Published online Sep 16, 2015. doi: 10.12998/wjcc.v3.i9.765
Peer-review started: September 24, 2014
First decision: October 28, 2014
Revised: May 24, 2015
Accepted: June 18, 2015
Article in press: June 19, 2015
Published online: September 16, 2015
Processing time: 356 Days and 9.3 Hours
Recently, many surgeons have been using intraoperative neurophysiological monitoring (IOM) in spinal surgery to reduce the incidence of postoperative neurological complications, including level of the spinal cord, cauda equina and nerve root. Several established technologies are available and combined motor and somatosensory evoked potentials are considered mandatory for practical and successful IOM. Spinal cord evoked potentials are elicited compound potentials recorded over the spinal cord.

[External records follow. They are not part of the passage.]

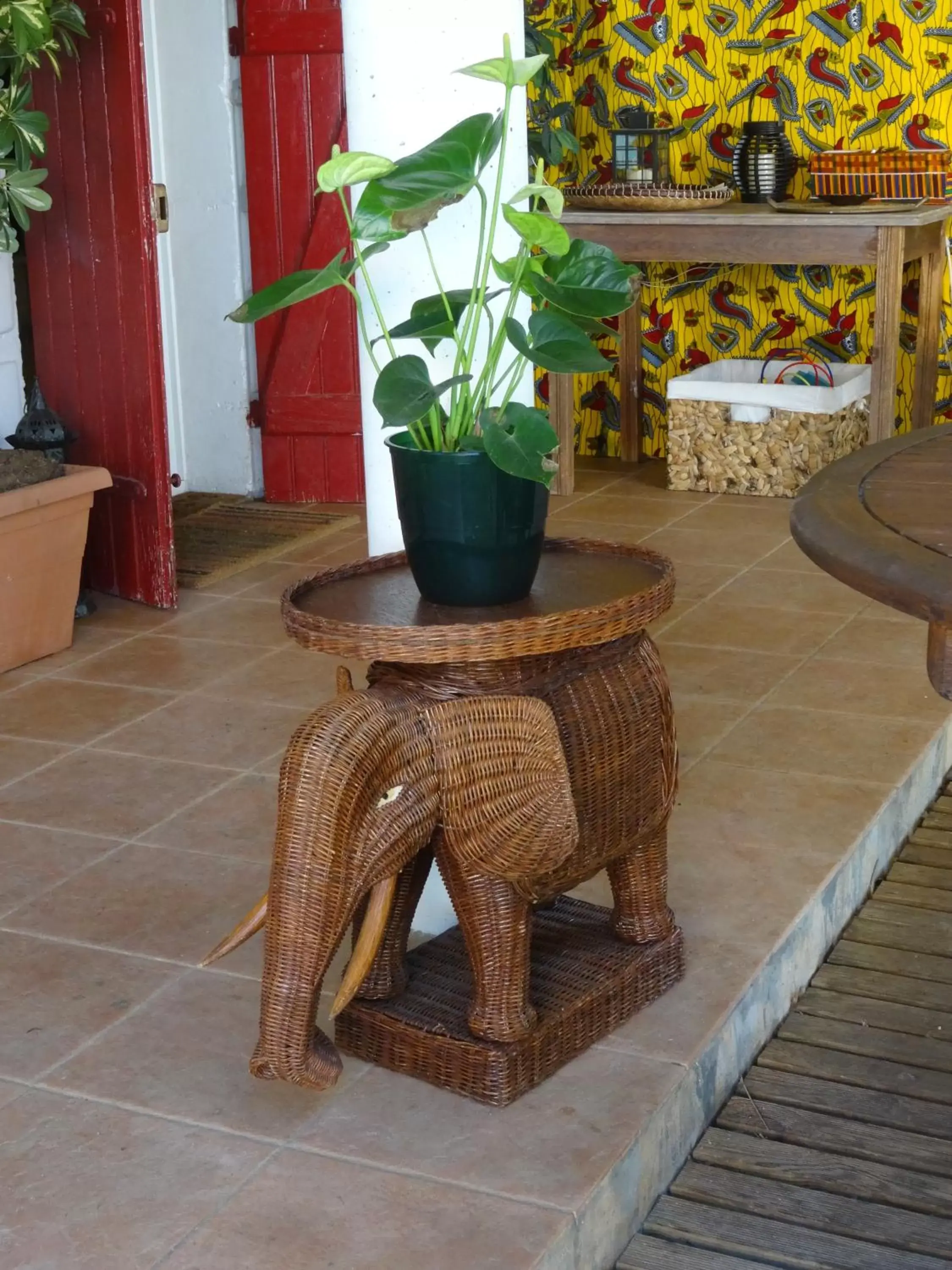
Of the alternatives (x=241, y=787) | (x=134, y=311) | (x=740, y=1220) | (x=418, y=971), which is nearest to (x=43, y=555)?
(x=134, y=311)

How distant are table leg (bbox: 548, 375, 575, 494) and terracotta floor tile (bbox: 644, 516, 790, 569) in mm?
540

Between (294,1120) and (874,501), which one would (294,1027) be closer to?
(294,1120)

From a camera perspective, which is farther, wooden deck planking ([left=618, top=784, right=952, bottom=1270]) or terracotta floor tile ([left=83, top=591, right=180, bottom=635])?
terracotta floor tile ([left=83, top=591, right=180, bottom=635])

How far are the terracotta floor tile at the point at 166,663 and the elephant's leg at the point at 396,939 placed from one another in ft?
5.59

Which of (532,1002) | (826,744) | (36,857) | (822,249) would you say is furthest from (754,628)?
(532,1002)

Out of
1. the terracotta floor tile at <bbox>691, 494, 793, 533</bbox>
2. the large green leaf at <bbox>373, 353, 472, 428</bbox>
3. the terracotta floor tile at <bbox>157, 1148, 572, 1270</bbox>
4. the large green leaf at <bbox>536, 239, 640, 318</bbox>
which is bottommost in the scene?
the terracotta floor tile at <bbox>157, 1148, 572, 1270</bbox>

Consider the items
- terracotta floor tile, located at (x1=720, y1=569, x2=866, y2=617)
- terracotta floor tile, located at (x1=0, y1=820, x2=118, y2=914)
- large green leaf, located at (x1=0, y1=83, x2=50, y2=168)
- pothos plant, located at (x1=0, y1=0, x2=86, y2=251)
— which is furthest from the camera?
terracotta floor tile, located at (x1=720, y1=569, x2=866, y2=617)

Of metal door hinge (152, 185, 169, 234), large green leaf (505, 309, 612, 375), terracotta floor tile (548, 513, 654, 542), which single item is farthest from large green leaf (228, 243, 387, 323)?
terracotta floor tile (548, 513, 654, 542)

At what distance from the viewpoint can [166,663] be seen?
4129mm

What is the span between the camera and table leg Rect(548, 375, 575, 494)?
5.72 metres

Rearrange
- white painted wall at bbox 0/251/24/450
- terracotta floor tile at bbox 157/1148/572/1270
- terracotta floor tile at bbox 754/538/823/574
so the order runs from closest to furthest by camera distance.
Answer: terracotta floor tile at bbox 157/1148/572/1270 < white painted wall at bbox 0/251/24/450 < terracotta floor tile at bbox 754/538/823/574

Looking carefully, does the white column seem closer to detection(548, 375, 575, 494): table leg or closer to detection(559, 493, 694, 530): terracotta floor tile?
detection(559, 493, 694, 530): terracotta floor tile

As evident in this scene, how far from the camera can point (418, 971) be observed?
243 cm

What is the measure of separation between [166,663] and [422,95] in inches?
81.1
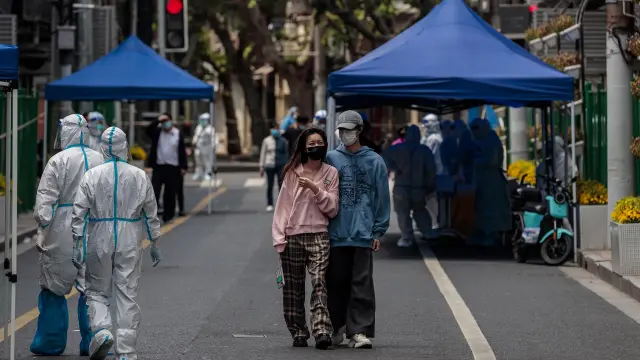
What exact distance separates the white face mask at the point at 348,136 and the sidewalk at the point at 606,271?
14.6ft

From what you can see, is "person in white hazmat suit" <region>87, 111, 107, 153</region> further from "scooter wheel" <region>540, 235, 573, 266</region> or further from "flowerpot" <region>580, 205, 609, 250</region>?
"flowerpot" <region>580, 205, 609, 250</region>

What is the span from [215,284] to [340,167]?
16.1ft

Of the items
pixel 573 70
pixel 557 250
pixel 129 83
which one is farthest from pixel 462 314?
pixel 129 83

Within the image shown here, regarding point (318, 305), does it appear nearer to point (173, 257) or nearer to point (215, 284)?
point (215, 284)

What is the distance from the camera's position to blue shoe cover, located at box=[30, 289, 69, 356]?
1060cm

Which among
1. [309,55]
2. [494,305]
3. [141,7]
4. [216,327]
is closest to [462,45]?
[494,305]

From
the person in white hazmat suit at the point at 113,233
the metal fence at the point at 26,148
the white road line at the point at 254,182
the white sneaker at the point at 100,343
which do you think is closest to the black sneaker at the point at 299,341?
the person in white hazmat suit at the point at 113,233

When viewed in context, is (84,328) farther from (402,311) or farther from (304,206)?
(402,311)

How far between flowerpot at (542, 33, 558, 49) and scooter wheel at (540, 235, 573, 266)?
652cm

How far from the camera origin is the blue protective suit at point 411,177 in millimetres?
20828

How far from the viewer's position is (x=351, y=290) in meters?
11.0

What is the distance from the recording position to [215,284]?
15672 mm

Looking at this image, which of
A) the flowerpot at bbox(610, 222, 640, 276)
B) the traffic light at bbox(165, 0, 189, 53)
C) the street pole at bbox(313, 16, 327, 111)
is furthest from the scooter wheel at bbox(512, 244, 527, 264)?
the street pole at bbox(313, 16, 327, 111)

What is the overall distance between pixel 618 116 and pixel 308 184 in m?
8.17
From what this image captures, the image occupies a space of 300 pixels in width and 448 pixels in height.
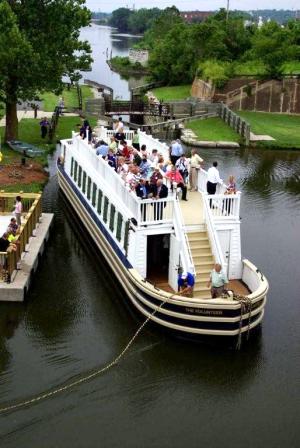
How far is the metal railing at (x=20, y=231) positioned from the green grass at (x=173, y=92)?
1856 inches

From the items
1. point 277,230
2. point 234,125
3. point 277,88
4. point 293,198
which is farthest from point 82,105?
point 277,230

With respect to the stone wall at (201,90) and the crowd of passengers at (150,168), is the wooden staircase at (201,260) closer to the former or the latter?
the crowd of passengers at (150,168)

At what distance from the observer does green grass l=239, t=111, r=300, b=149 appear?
168ft

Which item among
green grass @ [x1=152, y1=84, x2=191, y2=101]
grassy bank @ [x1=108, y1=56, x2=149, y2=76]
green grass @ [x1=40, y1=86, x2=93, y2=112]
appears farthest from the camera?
grassy bank @ [x1=108, y1=56, x2=149, y2=76]

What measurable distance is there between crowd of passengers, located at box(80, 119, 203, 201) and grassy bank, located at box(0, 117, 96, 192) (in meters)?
5.98

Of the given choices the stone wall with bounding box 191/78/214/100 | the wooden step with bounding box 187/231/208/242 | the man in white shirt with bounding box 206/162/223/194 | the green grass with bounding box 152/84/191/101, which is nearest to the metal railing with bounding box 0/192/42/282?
the wooden step with bounding box 187/231/208/242

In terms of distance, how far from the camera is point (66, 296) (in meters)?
22.6

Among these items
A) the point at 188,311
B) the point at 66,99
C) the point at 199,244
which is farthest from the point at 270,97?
the point at 188,311

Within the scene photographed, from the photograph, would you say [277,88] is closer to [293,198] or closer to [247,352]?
[293,198]

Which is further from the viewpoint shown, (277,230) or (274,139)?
(274,139)

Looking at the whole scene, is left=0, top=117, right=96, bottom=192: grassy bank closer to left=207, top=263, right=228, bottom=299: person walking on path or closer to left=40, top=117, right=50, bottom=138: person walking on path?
left=40, top=117, right=50, bottom=138: person walking on path

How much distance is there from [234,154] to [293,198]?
12858mm

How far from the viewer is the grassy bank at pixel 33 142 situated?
33.9 metres

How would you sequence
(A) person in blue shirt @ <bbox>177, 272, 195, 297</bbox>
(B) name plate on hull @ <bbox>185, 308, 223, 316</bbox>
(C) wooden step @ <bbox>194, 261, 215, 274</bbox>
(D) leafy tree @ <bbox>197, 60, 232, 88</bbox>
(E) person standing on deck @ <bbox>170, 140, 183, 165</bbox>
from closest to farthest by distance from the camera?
(B) name plate on hull @ <bbox>185, 308, 223, 316</bbox>, (A) person in blue shirt @ <bbox>177, 272, 195, 297</bbox>, (C) wooden step @ <bbox>194, 261, 215, 274</bbox>, (E) person standing on deck @ <bbox>170, 140, 183, 165</bbox>, (D) leafy tree @ <bbox>197, 60, 232, 88</bbox>
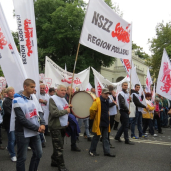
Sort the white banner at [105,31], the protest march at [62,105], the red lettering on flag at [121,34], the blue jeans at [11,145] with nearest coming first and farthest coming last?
the protest march at [62,105], the blue jeans at [11,145], the white banner at [105,31], the red lettering on flag at [121,34]

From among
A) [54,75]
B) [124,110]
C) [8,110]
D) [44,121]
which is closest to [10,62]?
[44,121]

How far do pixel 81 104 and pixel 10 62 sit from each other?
2188 mm

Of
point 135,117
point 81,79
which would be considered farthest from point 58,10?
point 135,117

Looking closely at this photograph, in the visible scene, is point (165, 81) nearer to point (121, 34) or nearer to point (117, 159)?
point (121, 34)

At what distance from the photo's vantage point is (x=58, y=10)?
25938mm

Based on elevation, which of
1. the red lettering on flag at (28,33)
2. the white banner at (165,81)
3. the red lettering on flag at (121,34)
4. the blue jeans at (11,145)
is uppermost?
the red lettering on flag at (121,34)

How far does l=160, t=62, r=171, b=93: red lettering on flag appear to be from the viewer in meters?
7.15

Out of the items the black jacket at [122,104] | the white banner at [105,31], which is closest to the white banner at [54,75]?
the black jacket at [122,104]

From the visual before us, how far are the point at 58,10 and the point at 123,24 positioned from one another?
20.6 m

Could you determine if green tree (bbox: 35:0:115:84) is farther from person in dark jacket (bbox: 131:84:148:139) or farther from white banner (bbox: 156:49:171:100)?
white banner (bbox: 156:49:171:100)

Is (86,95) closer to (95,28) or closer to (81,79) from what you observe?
(95,28)

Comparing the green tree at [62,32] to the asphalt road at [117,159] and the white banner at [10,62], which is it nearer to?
the asphalt road at [117,159]

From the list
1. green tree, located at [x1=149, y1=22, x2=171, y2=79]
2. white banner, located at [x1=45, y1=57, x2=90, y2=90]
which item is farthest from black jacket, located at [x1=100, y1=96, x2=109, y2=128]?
green tree, located at [x1=149, y1=22, x2=171, y2=79]

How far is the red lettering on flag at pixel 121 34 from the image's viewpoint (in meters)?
6.56
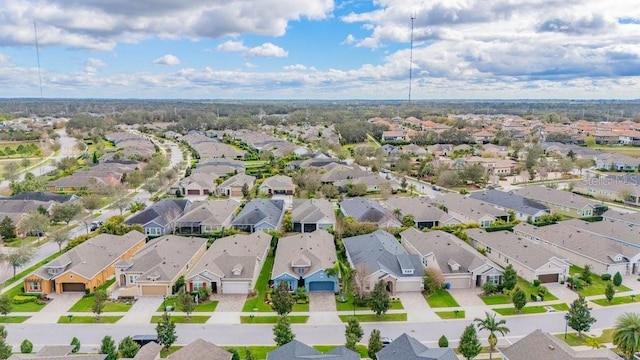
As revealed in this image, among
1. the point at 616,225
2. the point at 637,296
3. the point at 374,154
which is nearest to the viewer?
the point at 637,296

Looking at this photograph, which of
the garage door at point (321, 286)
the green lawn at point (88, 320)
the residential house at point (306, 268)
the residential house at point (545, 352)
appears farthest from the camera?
the garage door at point (321, 286)

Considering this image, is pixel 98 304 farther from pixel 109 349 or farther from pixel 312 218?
pixel 312 218

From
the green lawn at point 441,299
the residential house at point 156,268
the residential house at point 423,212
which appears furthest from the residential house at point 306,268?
the residential house at point 423,212

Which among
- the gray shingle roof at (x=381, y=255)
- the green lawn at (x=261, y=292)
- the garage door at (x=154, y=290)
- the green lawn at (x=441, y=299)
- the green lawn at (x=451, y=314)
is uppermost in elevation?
the gray shingle roof at (x=381, y=255)

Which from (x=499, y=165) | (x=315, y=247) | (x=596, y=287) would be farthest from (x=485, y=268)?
(x=499, y=165)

Electrical stimulation is provoked on the dorsal spinal cord from an epidural electrode. Somatosensory evoked potentials assess the functional integrity of sensory pathways from the peripheral nerve through the dorsal column and to the sensory cortex. For identification of the physiological midline, the dorsal column mapping technique can be used. It is helpful for reducing the postoperative morbidity associated with dorsal column dysfunction when distortion of the normal spinal cord anatomy caused by an intramedullary cord lesion results in confusion in localizing the midline for the myelotomy. Motor evoked potentials (MEPs) consist of spinal, neurogenic and muscle MEPs. MEPs allow selective and specific assessment of the functional integrity of descending motor pathways, from the motor cortex to peripheral muscles. Spinal surgeons should understand the concept of the monitoring techniques and interpret monitoring records adequately to use IOM for the decision making during the surgery for safe surgery and a favorable surgical outcome.
Core tip: Recently, many surgeons have used intraoperative neurophysiological monitoring (IOM) in spinal surgery to reduce the incidence of postoperative neurological complications, including level of the spinal cord, cauda equina and nerve root. Several established technologies are available and multimodality combinations are considered necessary for practical and effective IOM. Spinal surgeons should understand the concept of the monitoring techniques and interpret monitoring records adequately to use IOM for the decision making during the surgery for safe surgery and a favorable surgical outcome. In this review, the authors will review the different IOM techniques to provide a fundamental concept for better comprehension.